Now to be a match to the English chips from Sanpete County they would need to have been peeled enough to remove blemishes, steamed then battered before being deep-fried.
How do I know? Because I worked in the plant that produces them, they basically put me through college.
The good news is that after years of searching I found them! I have around 30 pounds in my freezer at this moment. Alison’s Pantry in Lindon Utah has them. You will have to find a local dealer from their web site. Mine is just a few miles from my house.
Michelle Wilson says
Just returned to Phoenix from a trip to Manti UT. I had piccadilly chips every meal, with authentic Utah fry sauce! I miss them both.
Tania Greenhalgh says
Thank you for this! I’ve scoured the internet for picadilly chips and San Pete BBQ turkey and I’m SO happy I found your blog. I met my hubby at Snow College and we have so many great memories there. This brings them all back!
Tiffani says
I used to live in Mount pleasant for a minute I am born and raised in Utah originally from Provo I just happened to see your post and that I would say hello!
John D. says
Don’t forget that Wasatch Academy is in Sanpete County! BTW the best piccadilly chips are in Fairview at T-Cees. I just drove down 89 and sampled them all. Rodgers Dairy Freeze in Mt. P. used to have the best.
Jamie says
I live in the south now, but I’m from Tooele County. I was looking for these English chips. We used to get them from a family restaurant called Dairy Delight in Tooele. Though if I’m not mistaken they were covered with a light batter. But man were they good. Mmmmm
Melody Breeze says
I love these and I grew up in Ephraim right next door to the Malt Shop where I worked at a teenager as well as Charlie’s Drive in. Every time I visit, I have to go get some! I was telling a friend about them today and showed her a picture then saw your site. Love it! Also, when I was making these at the two places mentioned above, we always served them with tartar sauce.
Tristan Bills says
This reminds me of the piccadillies you can get in Sanpete now, and they’re great! But to be honest there’s something missing. When I was growing up they had the Piccadilly factory in Mount Pleasant and I’ve never had a Piccadilly like theirs since they closed down.
They were essentially battered and double-fried crinkle-cut squares of potato.
These are very close and delicious, thanks for sharing.
Seth Webb says
Hey there Sarah! I was stumbling around looking for one of my childhood fave foods, picadillies, and found your post. Seeing as you went to Snow, I know that you must have some “street cred”. I graduated from North Sanpete and grew up with this wonderful fry sauce companion.

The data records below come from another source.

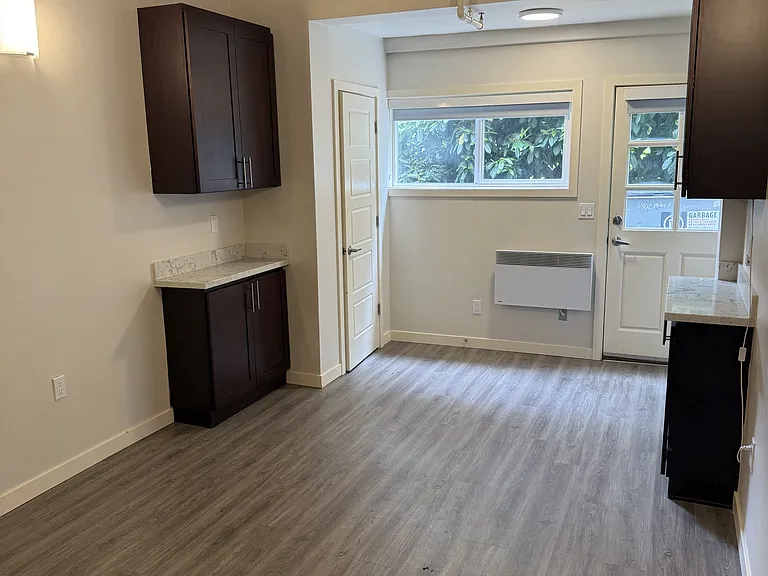 6402 Phinney Ave N #13 — Photo 6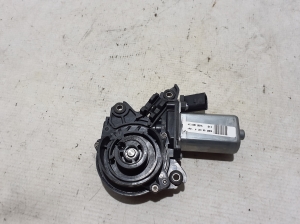 Mécanisme de fermeture assistée de porte latérale arrière - 4F0837059A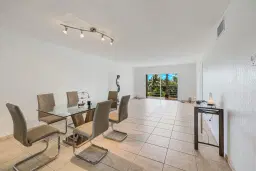Picture of 3010 NE 16Th Ave 405, Oakland Park, FL 33334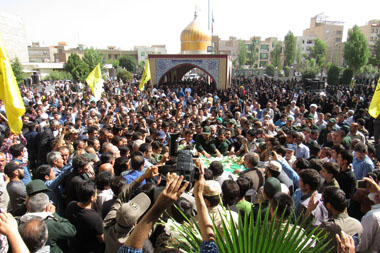تشییع پیکر مطهر سه شهید مدافع حرم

I would like to offer up a few data points for you. The original Picadilly, sold all over Utah was produced just south of Mt. Pleasant for as long as I can remember. As an adult, I move away from Sanpete and eventually Utah, and learned in subsequent visits that the company had ceased business operations (I think the owner died). What I know is those “original” picadillies were battered, giving them a unique texture and flavor. Perhaps with a proper English fish batter or tempura batter. To me, everything else is just fried potatoes. 😉 My other comment is that back in my day, people from Sanpete were referred to as “San-peters”. Not nearly as learned a term as Sanpetians, but definitely true to form! Anyway, thanks for posting. I enjoyed the read.
Brandi says
I grew up in Mt Pleasant, and loved the Piccadilly chips at Wheelers. moved to CA, and miss them a lot. thank you for article.
Gina Fackrell says
omg thank you!! My parents grew up there. I make the turkey all the time. I have been craving the Piccadilly chips.
highheelsandgrills says
The turkey is amazing, too! I miss it all so much.